Show an example of one of the X’s to compare to the initial data frame used to get the initial r2 score shown above in the scatter plot

[20]:
df.filter(regex="feat").head(1)
[20]:
feat_0 feat_1 feat_2 feat_3 feat_4 feat_5 feat_6 feat_7 feat_8 feat_9
0 -0.92693 -1.430141 1.632411 -3.241267 -1.247783 -1.024388 0.130741 -0.059525 -0.252568 -0.440044
[21]:
X.head(1)
[21]:
feat_0 feat_1 feat_2 feat_3 feat_4 feat_5 feat_6 feat_7 feat_8 feat_9 extra_feat_99.9
0 -0.92693 -1.430141 1.632411 -3.241267 -1.247783 -1.024388 0.130741 -0.059525 -0.252568 -0.440044 9.020166

Plot all the r2 scores

[22]:
_ = sns.scatterplot(data=all_r2_df, x="noise_std", y="r2")
_ = sns.lineplot(data=all_r2_df, x="noise_std", y="r2")
_ = plt.axhline(y=original_r2_score, c="red", label="Original r2 score, before adding an extra feature")
_ = plt.legend()
_images/uninformative_feature_effect_on_R2_27_0.png

Initial multiple choice question:

Adding a non-important feature to a linear regression model may result in: 1. Increase in R-square 2. Decrease in R-square

Answer: Only 1 is correct

Based on the r2 vs noise_std plot it seems like the answer hinges on how one defines “non-important to the model”.
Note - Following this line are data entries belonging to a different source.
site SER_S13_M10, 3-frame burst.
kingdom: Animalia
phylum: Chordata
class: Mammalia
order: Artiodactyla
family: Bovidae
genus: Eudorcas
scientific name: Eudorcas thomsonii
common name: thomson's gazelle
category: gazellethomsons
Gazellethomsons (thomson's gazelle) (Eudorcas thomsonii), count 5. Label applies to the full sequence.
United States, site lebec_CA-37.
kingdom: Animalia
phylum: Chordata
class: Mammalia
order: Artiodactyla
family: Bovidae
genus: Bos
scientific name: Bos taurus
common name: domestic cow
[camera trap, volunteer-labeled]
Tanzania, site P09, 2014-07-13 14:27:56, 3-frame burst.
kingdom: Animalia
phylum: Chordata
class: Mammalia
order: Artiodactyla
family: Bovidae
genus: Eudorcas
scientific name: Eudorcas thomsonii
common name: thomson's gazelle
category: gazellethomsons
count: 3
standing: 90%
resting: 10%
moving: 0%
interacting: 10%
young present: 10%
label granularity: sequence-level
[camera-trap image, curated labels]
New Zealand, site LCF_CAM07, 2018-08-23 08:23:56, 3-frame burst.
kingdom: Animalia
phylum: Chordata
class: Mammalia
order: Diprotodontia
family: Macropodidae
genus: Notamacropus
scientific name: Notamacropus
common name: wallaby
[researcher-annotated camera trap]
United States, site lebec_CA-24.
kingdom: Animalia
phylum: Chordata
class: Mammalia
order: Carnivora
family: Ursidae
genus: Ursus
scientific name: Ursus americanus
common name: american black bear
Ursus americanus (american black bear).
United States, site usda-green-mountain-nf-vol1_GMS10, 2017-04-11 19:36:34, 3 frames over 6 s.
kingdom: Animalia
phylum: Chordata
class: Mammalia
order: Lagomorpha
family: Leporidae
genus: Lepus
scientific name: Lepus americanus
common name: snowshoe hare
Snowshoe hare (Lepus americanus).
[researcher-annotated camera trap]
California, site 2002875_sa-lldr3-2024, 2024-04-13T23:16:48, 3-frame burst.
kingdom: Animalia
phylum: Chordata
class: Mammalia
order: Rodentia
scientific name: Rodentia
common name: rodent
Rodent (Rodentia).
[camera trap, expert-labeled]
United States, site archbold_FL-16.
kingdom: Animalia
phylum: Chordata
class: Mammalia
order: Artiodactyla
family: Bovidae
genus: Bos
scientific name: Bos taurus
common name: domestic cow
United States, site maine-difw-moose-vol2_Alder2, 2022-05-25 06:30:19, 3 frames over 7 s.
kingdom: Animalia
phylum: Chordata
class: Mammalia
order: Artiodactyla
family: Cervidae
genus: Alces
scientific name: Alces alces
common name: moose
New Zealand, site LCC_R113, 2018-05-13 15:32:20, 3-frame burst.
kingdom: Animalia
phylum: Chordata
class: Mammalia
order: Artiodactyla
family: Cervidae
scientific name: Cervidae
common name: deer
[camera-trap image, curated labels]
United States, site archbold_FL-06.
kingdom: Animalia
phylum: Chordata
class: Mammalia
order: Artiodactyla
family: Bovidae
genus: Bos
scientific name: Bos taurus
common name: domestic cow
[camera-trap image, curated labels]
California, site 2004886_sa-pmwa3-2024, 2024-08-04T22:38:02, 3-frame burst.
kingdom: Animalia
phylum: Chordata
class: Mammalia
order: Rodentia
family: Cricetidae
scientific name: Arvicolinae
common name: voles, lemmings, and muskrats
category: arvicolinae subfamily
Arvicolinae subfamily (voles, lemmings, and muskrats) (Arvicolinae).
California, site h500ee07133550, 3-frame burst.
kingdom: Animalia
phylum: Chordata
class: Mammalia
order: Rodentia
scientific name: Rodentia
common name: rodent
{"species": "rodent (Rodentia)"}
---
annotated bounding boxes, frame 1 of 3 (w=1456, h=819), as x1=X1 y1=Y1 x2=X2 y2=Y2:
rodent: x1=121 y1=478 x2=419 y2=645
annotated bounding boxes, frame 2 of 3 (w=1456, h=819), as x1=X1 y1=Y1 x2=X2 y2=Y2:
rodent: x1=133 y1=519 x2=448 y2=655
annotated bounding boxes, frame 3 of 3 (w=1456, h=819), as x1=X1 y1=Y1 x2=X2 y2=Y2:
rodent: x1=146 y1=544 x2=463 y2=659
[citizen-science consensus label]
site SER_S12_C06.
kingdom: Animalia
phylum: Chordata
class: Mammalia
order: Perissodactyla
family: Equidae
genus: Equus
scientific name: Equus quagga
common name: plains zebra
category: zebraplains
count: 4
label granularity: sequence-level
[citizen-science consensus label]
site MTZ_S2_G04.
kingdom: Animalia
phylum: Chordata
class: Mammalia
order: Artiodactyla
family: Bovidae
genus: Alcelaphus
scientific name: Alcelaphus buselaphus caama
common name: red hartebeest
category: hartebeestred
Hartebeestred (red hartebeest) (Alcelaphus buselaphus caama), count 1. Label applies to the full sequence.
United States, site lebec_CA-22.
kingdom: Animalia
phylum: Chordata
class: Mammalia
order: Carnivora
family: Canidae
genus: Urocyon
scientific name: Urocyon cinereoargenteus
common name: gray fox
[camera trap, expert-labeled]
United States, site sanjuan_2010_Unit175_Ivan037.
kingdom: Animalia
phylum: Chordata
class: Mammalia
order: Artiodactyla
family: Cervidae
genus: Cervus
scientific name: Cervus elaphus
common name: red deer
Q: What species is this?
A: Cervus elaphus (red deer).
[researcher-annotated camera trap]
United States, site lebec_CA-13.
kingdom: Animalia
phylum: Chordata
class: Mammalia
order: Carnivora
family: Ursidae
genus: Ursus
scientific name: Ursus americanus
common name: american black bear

So whilst in theory - based on the formula used to calculate the r2 score - adding an extra feature should always increase the r-squared score - hence the need for adjusted r-squareds, it actually hinges on what is considered “non-important”. Hence I would suggest rewording the multiple choice question to reflect this somehow.